Al salir de la reunión, la concejal puso en marcha sus mecanismos intelectuales de hacer política y tuiteó: 1a reunió #Port2000. Quan he arribat hi havia sobre amb meu nom amb diners les dietes. Ja els he dit q no en cobrem. Disculpen el desprecio por la gramática y no se ofendan por la indigna redacción; quédense con la declaración: de dietas, no en cobrem. El tuit de la concejal tuvo de inmediato el efecto deseado. Sucesivos tuits y retuits. Uno proclama que necesita dieta pues le sobran 10-12 kilos. Otro pregunta cuánto dinero había en el sobre y le responde de inmediato la concejal, permanentemente enganchada al tuiter, que no lo sabe, pues no lo abrió. Hasta la señora Colau, alcaldesa de Barcelona, retuiteó la ocurrencia de la muchacha. Poco a poco el tuiteo fue derivando hacia la corrupción y el elogio a la bravura de galapita. Ahí entraron en tropel "MonKapoor", "Jana", "bel boscCk i bagué", "Membeth Tzarak", "alex-JoNoMarxo", "Hagakure" y nombres así, ruidosos y esotéricos, que se hacían cruces con el sobre y la falta de transparencia del port. Junto a ellos, otros tuiteros le pedían a la concejal que denunciara los hechos y se dejara de coñas, porque como escribía "Perico 4ever" denunciar per twuitter es patètic. Otro, de nombre Xavi Ruiz, le pregunta cómo fue la reunión, aparte del tema del sobre, y ahí no hubo respuesta alguna. Y aún otro, "assemblea gotic" de nombre, le pregunta a la concejal qué va a hacer pq la gent de bcn recuperi el port. Todo muy instructivo, un nivelazo, como pueden ver.
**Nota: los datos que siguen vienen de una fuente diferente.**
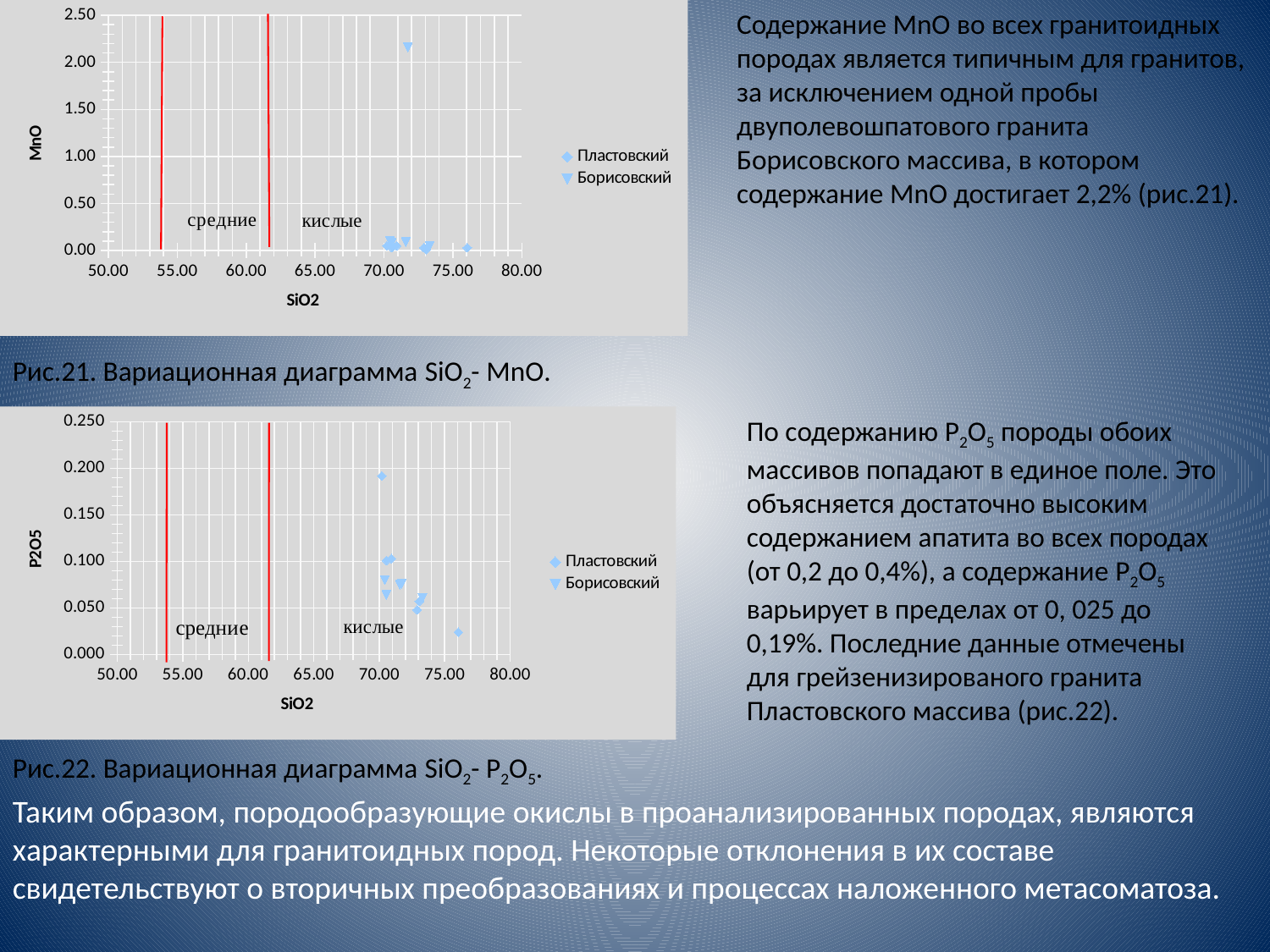
How many series does the legend of the top chart (Рис.21) list? 2 What kind of chart is the bottom chart (Рис.22)? scatter chart In the bottom chart (Рис.22), which series has the highest P2O5 point? Пластовский What kind of chart is the top chart (Рис.21)? scatter chart What are the two series named in the legend of the bottom chart (Рис.22)? Пластовский, Борисовский What is the label of the vertical axis of the bottom chart (Рис.22)? P2O5 What is the maximum value shown on the horizontal axis of the bottom chart (Рис.22)? 80.00 What is the maximum value shown on the vertical axis of the top chart (Рис.21)? 2.50 In the bottom chart (Рис.22), is the P2O5 value of the highest point greater or less than 0.150? greater In the top chart (Рис.21), is the MnO value of the highest point greater or less than 2.00? greater In the top chart (Рис.21), which series has the highest MnO point? Борисовский In the top chart (Рис.21), are all the Пластовский points at SiO2 values greater or less than 65.00? greater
Podía esperarse de una persona en funciones políticas que cree que las dietas han de suprimirse en un organismo o empresa determinada lo exponga en el consejo y pida su desaparición. Podía esperarse, incluso, que si no quiere ese dinero lo done a una causa social, Médicos Sin Fronteras, por ejemplo. Pero no. La señora Gala Pin, del grupo liderado por Ada Colau que ostenta la alcaldía de Barcelona, entiende la política como una sucesión de gestos cuya finalidad es avivar el tuiter de sus compinches, camaradas y demás seguidores. Una política tan simple que cabe en 140 caracteres.

La anécdota que les he relatado no tiene mayor importancia, pero es reveladora de los modos políticos que emplean las señoras y los señores Pin que han entrado en los ayuntamientos tras las pasadas elecciones municipales: transparencia de tipo “Sálvame” (Telecinco), que pretenden hacer pasar por información libre; posturas cuya única finalidad es que la tribu las jalee; inconsistencia, infantilismo y falta de respeto por el trabajo que realizan.

¿Qué se trató en la reunión del consejo a la que asistió por primera vez la concejal Gala Pin? Ella estaba jugando con el móvil, sin levantar cabeza, y no tuvo tiempo de enterarse de nada. Con lo del sobre tenía de sobras para protagonizar la hazaña del día.

Un amigo, ilustre blogero, opina que hay que dejarles que aprendan. Ya madurarán, me dice. Tal vez esté en lo cierto.